(Spatial reasoning question data)
==========
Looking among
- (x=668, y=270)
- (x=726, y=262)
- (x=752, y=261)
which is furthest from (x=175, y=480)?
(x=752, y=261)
==========
_Aim of the exercise:_ Present every line of all the items above as a numbered list, leaving out any blank lines.

_Written solution:_
1. Looking among
2. - (x=668, y=270)
3. - (x=726, y=262)
4. - (x=752, y=261)
5. which is furthest from (x=175, y=480)?
6. (x=752, y=261)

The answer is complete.